Ülkemizin özellikle son yıllarda insan hakları davaları ile gündeme geldiğini ve Avrupa Komisyonu tarafından sert eleştirilere maruz kaldığını vurgulayan Nalbantoğlu, yaptığı yazılı açıklamada şu ifadelere yer verdi:
“Türkiye, 1953’te yürürlüğe giren Avrupa İnsan Hakları Sözleşmesi’nin denetim süreciyle ilgili bireysel başvuru hakkını 1987’de, zorunlu yargı yetkisini ise 1990’da kabul etmiştir. Ancak bireysel başvuru hakkının tanınması ile birlikte hak ihlalleri nedeniyle ülkemiz sık sık eleştirilere maruz kalmakta, çeşitli yaptırımlarla tehdit edilmekte ve tazminata mahkum edilmektedir. Nitekim, Türkiye aleyhine yapılan başvurulara bakıldığında 2022 yılında 20100 başvuru ile ülkemiz birinci, Rusya (16.750) başvuru ile ikinci, Ukrayna (10.400) ile üçüncü, Romanya’nın ise (4800) başvuru ile dördüncü sırada olduğu görülmektedir. Geçmişe bakıldığında da insan hakları konusunda özellikle son 20 yılda Rusya ile birlikte her zaman ilk iki sıra içinde olan bir Türkiye gerçeği ile karşı karşıyayız. Ülkemizden AİHM’ne yapılan başvuru ve davalar içinde “düşünce ve ifade özgürlüğü ihlali”, “adli yargılanma hak ihlali”, “örgütlenme özgürlüğü hak ihlali” ve “kötü muamele” konulu başvurular önemli bir yer tutmaktadır. Bu başvuru ve davalar sonucunda ülkemiz milyonlarca lira tazminat ödemek zorunda kalmaktadır. Ülkemiz, mahkeme kararlarının uygulanması konusunda da eleştirilmekte ve temel insan haklarına uyum sağlamakta olumsuz bir karne ile derecelendirilmektedir. Öte yandan AİHM kararları ulusal alandaki siyasi ve hukuki tartışmaların da ayrılmaz bir parçası haline gelmektedir. Son olarak Osman Kavala ile ilgili 10.12.2019 tarihli AİHM kararının uygulanmadığı ve sözleşmenin 46. maddesinin (Mahkemenin verdiği kesinleşmiş kararlara uyma taahhüdü) ihlal edildiği gerekçesiyle ülkemizin Avrupa Konseyi’nden ihracı dahil tartışmalar başlamıştır. Bu durum iç siyasette de önemli bir gündem oluşturmuş ve oluşturmaya da devam etmektedir. Bu nedenle AİHM’ne yapılan başvurulara neden olan ve ülkemizi tazminat ödeme ve Avrupa Konsey’inden ihraca kadar yönelik çeşitli yaptırımlarla karşı karşıya bırakan uygulama ve kararlarla ilgili bir yüzleşme yapmanın zamanı gelmiştir ve hatta geçmiştir. Çünkü gerek yasal mevzuattan gerekse yargı bağımsızlığından kaynaklı karar ve uygulamalar 100. Yılını kutladığımız çağdaş, laik ve demokratik cumhuriyetimize hiç yakışmamaktadır.”

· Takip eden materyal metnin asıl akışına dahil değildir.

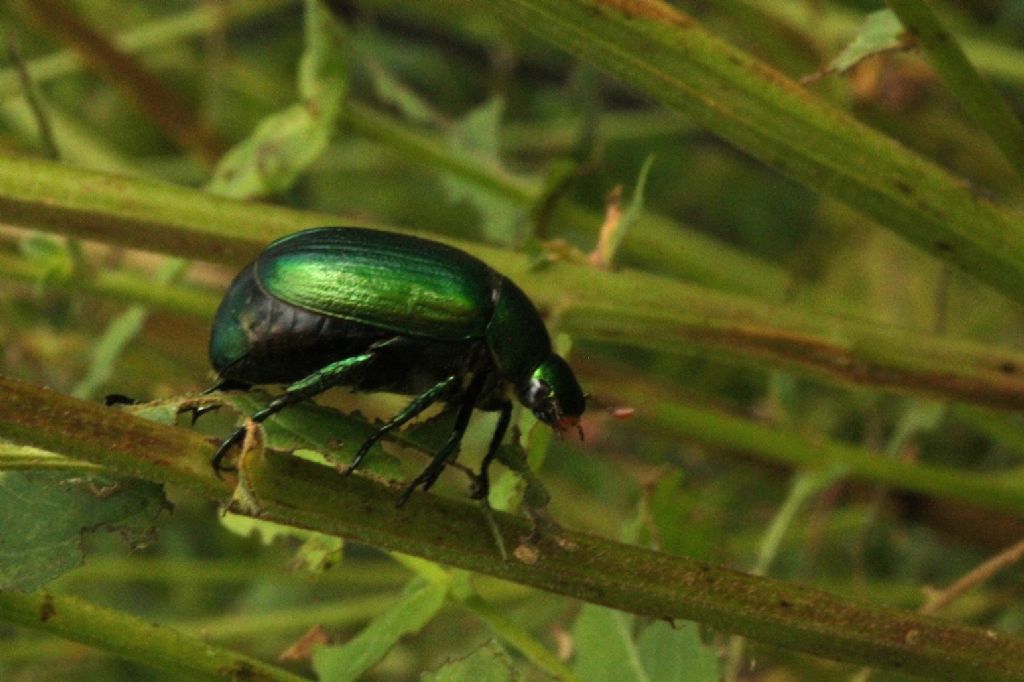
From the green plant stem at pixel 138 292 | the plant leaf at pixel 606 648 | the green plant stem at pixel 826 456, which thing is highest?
the plant leaf at pixel 606 648

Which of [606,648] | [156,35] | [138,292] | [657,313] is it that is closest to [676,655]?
[606,648]

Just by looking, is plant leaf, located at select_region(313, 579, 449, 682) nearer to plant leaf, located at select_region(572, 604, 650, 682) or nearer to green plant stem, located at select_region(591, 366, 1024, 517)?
plant leaf, located at select_region(572, 604, 650, 682)

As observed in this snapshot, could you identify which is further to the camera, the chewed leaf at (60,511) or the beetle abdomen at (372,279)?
the beetle abdomen at (372,279)

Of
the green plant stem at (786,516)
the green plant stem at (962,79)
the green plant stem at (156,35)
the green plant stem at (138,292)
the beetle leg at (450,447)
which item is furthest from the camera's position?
the green plant stem at (156,35)

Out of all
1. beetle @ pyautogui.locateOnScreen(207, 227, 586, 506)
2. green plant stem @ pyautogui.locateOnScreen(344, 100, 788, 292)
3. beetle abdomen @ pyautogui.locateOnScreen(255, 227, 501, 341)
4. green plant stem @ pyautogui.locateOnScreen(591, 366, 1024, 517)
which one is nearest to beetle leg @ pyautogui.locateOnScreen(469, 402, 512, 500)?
beetle @ pyautogui.locateOnScreen(207, 227, 586, 506)

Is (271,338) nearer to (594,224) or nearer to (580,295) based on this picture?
(580,295)

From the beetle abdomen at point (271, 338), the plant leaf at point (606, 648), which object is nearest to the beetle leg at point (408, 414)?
the beetle abdomen at point (271, 338)

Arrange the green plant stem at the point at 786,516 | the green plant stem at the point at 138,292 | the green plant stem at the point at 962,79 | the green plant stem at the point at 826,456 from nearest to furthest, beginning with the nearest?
the green plant stem at the point at 962,79 → the green plant stem at the point at 786,516 → the green plant stem at the point at 138,292 → the green plant stem at the point at 826,456

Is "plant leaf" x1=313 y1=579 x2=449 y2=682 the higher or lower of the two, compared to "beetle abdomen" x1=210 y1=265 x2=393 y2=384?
lower

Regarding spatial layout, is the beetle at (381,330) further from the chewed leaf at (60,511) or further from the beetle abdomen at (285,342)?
the chewed leaf at (60,511)
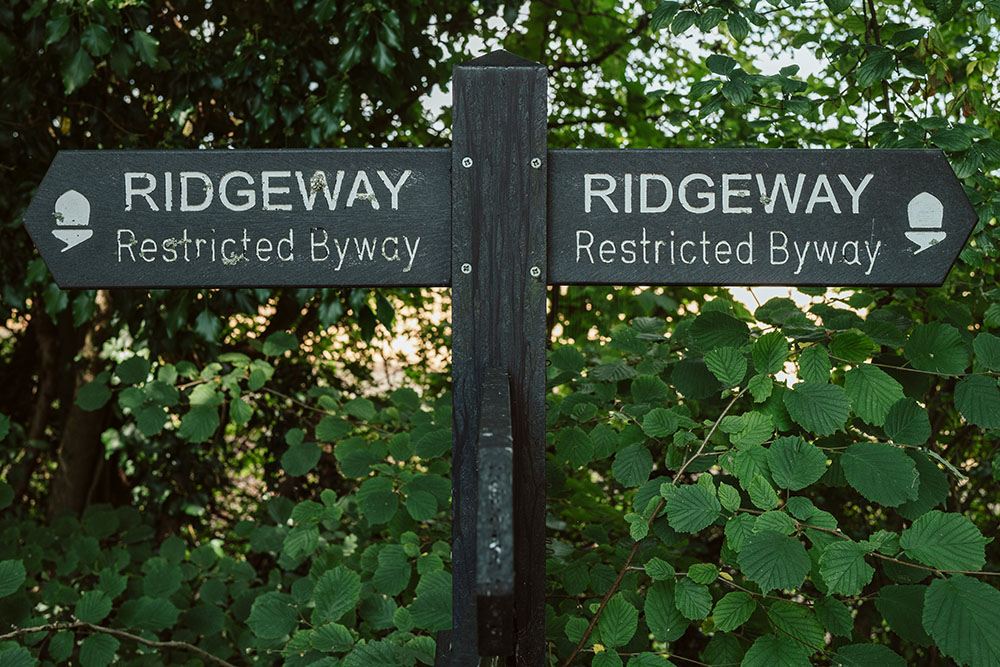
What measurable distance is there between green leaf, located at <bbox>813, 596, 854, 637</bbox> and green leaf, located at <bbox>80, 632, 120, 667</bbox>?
1458mm

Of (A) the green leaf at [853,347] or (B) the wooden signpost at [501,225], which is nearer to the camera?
(B) the wooden signpost at [501,225]

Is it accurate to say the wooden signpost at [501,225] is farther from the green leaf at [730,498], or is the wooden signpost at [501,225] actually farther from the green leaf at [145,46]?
the green leaf at [145,46]

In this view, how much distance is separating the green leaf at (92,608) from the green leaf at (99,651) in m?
0.05

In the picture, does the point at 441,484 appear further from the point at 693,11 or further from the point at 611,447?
the point at 693,11

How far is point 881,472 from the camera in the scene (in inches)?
47.8

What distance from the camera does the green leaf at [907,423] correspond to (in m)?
1.26

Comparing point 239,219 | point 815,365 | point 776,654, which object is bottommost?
point 776,654

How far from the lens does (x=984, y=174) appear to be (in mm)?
1646

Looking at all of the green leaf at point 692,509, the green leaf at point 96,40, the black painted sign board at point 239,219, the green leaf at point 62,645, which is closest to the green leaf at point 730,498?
the green leaf at point 692,509

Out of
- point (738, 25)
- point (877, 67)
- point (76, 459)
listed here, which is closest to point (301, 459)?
point (738, 25)

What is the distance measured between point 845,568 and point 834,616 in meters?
0.19

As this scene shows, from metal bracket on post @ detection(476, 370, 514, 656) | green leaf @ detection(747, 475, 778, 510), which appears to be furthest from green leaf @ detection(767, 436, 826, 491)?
metal bracket on post @ detection(476, 370, 514, 656)

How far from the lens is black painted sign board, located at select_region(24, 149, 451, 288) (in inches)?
48.0

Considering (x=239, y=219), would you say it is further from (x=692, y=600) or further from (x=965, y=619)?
(x=965, y=619)
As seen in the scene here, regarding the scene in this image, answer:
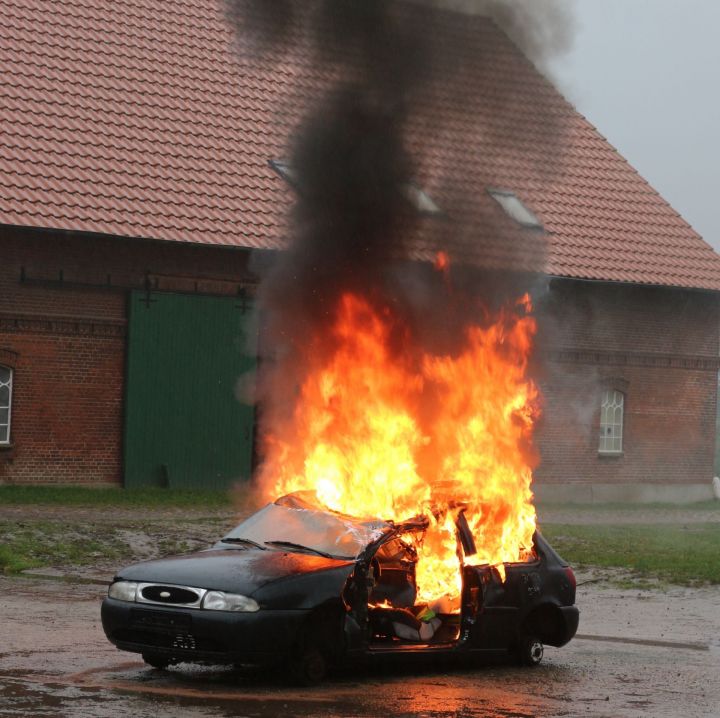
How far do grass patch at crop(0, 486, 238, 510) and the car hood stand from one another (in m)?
14.3

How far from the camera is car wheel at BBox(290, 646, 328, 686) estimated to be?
34.9ft

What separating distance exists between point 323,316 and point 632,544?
10.5m

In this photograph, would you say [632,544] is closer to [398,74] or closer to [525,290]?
[525,290]

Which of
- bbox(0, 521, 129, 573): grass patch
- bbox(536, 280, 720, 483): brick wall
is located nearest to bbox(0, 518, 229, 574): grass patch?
bbox(0, 521, 129, 573): grass patch

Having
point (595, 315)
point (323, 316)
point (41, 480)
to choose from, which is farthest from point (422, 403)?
point (595, 315)

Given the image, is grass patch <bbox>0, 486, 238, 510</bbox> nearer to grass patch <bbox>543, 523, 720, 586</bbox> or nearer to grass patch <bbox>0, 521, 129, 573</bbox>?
grass patch <bbox>0, 521, 129, 573</bbox>

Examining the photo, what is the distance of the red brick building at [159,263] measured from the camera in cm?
2695

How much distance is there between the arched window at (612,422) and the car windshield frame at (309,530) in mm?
23383

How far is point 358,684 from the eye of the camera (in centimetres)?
1103

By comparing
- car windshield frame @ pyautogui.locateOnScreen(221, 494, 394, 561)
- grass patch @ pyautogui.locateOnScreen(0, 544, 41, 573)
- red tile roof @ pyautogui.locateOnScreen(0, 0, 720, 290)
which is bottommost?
grass patch @ pyautogui.locateOnScreen(0, 544, 41, 573)

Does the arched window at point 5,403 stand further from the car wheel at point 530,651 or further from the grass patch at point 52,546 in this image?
the car wheel at point 530,651

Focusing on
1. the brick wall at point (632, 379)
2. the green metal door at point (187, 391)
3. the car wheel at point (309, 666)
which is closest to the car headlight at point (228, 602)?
the car wheel at point (309, 666)

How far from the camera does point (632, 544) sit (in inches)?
927

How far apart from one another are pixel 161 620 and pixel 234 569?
61 centimetres
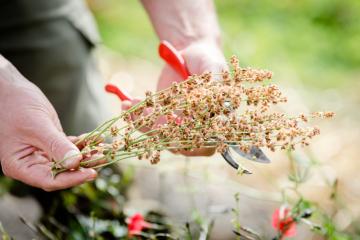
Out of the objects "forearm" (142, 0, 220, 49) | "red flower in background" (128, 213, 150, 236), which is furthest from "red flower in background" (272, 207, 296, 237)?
"forearm" (142, 0, 220, 49)

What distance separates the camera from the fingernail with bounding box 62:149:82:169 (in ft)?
3.79

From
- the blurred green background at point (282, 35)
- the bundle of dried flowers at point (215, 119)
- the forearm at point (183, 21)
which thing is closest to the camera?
the bundle of dried flowers at point (215, 119)

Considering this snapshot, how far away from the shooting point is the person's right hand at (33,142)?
3.87 ft

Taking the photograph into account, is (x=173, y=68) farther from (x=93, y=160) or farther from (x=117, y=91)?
(x=93, y=160)

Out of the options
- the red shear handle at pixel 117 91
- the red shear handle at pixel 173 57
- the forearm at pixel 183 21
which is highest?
the forearm at pixel 183 21

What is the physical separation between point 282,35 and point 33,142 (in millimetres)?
3283

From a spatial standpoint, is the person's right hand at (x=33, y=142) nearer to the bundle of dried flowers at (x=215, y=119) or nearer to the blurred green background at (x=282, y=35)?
the bundle of dried flowers at (x=215, y=119)

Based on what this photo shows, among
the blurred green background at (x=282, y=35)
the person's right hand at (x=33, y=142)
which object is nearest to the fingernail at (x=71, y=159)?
the person's right hand at (x=33, y=142)

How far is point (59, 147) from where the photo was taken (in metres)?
1.18

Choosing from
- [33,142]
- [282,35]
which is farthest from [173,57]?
[282,35]

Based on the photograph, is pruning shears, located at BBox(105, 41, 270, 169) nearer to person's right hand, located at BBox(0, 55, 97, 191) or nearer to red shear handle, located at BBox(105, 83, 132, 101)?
red shear handle, located at BBox(105, 83, 132, 101)

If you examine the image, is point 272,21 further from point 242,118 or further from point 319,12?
point 242,118

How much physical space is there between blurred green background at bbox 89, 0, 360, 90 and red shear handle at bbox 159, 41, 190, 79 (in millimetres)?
2099

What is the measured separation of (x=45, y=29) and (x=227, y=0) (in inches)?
109
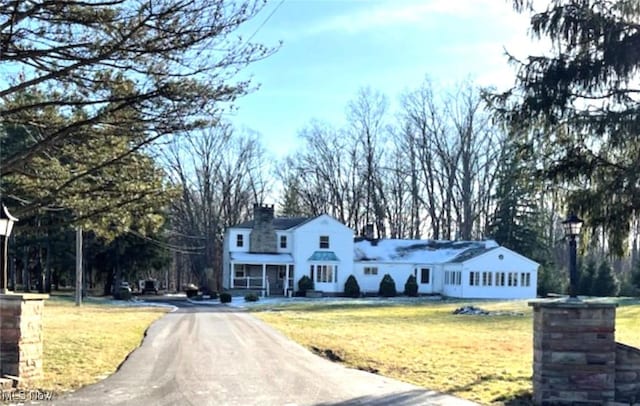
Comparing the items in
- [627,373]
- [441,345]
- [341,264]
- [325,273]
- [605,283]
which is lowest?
[605,283]

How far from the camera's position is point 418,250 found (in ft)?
164

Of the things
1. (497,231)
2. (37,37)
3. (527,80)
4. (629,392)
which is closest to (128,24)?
(37,37)

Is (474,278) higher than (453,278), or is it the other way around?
(474,278)

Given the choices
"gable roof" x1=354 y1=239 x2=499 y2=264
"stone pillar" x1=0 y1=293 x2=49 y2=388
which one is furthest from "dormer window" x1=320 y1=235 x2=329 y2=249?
"stone pillar" x1=0 y1=293 x2=49 y2=388

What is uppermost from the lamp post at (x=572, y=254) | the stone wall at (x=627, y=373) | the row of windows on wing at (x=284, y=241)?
the lamp post at (x=572, y=254)

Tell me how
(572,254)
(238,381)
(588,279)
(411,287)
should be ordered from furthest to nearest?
1. (588,279)
2. (411,287)
3. (238,381)
4. (572,254)

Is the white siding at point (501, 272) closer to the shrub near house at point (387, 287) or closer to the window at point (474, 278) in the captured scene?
the window at point (474, 278)

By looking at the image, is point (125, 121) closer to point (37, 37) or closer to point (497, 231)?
point (37, 37)

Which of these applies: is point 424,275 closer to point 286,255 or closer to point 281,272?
point 286,255

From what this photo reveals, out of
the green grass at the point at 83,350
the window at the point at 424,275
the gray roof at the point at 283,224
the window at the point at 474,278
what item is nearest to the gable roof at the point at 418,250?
the window at the point at 424,275

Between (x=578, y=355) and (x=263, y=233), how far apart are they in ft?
131

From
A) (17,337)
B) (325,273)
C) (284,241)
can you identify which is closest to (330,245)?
(325,273)

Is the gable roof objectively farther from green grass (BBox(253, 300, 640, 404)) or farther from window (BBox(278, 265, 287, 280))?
green grass (BBox(253, 300, 640, 404))

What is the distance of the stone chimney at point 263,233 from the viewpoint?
157ft
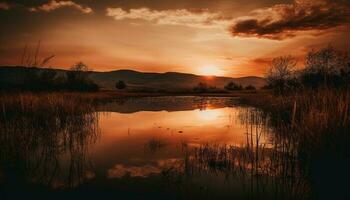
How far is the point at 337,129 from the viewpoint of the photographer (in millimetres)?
6391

Sorunun sadece yargının sorunu olmaktan çıkarak temel hak ve özgürlükler bakımından bir demokrasi sorunu hale geldiğini belirten CHP İzmir Milletvekili Rıfat Nalbantoğlu, hem araştırma hem de soru önergesi hazırlayarak konuyu TBMM gündemine taşıdığını da ifade etti.